I was unsure before the experiment whether the two repeats would be enough to show exactly which results were correct and which ones may have been incorrect. There was no real need to worry about this as the curve for temperature against time shows that there are no particular results that stand out, they are all in a similar position. This is a good result because it shows that all the repeats took approximately the same amount of time to react and were therefore quite accurate.
The curve for the rate of reaction also turned out quite well and showed a good positive correlation which is what I had hoped for.

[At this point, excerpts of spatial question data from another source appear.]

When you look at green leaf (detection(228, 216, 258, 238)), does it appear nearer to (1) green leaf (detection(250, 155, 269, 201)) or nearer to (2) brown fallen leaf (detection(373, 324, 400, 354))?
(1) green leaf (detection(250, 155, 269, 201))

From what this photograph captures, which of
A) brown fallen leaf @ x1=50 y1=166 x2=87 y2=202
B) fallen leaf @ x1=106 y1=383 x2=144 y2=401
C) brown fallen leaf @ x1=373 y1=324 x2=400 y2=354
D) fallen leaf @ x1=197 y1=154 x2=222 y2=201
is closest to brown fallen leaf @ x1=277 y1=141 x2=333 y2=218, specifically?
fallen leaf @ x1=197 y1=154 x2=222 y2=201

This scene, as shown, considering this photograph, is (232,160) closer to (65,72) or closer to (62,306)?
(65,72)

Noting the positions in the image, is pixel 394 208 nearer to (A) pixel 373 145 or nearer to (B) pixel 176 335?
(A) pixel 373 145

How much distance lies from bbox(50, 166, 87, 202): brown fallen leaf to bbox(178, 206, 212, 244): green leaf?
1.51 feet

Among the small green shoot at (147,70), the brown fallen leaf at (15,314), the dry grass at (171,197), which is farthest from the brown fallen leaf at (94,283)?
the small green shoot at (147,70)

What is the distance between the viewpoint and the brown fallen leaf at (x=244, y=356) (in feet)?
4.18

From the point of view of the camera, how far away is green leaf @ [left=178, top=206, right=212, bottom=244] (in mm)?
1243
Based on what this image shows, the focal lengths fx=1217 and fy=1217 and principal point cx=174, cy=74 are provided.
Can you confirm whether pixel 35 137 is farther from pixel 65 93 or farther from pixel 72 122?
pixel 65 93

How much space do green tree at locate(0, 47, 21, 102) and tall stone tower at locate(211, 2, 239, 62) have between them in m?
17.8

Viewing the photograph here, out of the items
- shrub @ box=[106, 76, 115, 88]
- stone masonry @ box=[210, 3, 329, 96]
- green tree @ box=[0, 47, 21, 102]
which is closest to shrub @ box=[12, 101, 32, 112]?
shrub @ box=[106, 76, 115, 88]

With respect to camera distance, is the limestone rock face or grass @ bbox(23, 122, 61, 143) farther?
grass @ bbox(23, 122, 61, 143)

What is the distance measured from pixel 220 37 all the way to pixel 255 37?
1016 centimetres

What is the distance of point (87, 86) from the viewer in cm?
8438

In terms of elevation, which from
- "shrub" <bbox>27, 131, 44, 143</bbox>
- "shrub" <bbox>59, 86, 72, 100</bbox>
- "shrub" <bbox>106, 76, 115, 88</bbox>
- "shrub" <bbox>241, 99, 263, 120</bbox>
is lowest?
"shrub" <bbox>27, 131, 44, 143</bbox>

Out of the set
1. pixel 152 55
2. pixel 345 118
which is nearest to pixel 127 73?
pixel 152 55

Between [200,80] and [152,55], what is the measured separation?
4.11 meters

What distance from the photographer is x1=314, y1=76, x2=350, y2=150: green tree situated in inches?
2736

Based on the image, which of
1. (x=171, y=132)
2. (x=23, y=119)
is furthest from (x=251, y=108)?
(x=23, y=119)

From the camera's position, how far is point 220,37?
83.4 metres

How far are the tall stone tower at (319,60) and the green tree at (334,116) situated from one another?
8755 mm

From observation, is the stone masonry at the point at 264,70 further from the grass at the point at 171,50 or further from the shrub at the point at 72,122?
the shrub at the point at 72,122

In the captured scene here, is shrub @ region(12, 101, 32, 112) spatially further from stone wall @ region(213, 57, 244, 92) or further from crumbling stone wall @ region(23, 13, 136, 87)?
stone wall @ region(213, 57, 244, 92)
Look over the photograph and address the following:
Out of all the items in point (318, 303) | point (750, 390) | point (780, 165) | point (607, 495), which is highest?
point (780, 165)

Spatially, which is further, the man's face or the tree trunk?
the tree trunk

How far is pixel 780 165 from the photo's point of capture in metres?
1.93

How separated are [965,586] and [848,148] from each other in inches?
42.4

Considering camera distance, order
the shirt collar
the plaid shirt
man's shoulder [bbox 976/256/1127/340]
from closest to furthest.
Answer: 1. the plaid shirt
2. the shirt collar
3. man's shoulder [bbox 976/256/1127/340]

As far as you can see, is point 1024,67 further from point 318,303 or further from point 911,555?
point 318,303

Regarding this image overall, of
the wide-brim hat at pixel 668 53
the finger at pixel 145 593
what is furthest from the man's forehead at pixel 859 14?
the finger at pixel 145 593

Using the graduated pipettes did make the measuring of the milk and rennet easier than just pouring into a measuring beaker. However, the difficult was squeezing all of its contents into the tube. The milk in particular would stick to the sides, and when the pipette was pinched at the top to try and force out the last drops, bubbles of air appeared, and the milk remained on the sides. There was no way of getting every last bit of the milk out of the pipette, but my partner and I tried our best to persevere for as long as we could just waiting for it to drip out on its own accord. Next time I need to use the graduated pipette, I’ll practice beforehand and try to find a way of removing as much of the liquid as possible.
My hypothesis turned out to be reasonably accurate, and in the main practical the milk clotted at the same temperatures as I predicted it would. I did think that there would be no reaction at 30oC because I assumed it would be too low a temperature. This was a correct prediction in as much as it matched the final results, but it did not match the results of the pilot test, which had a higher concentration of rennet.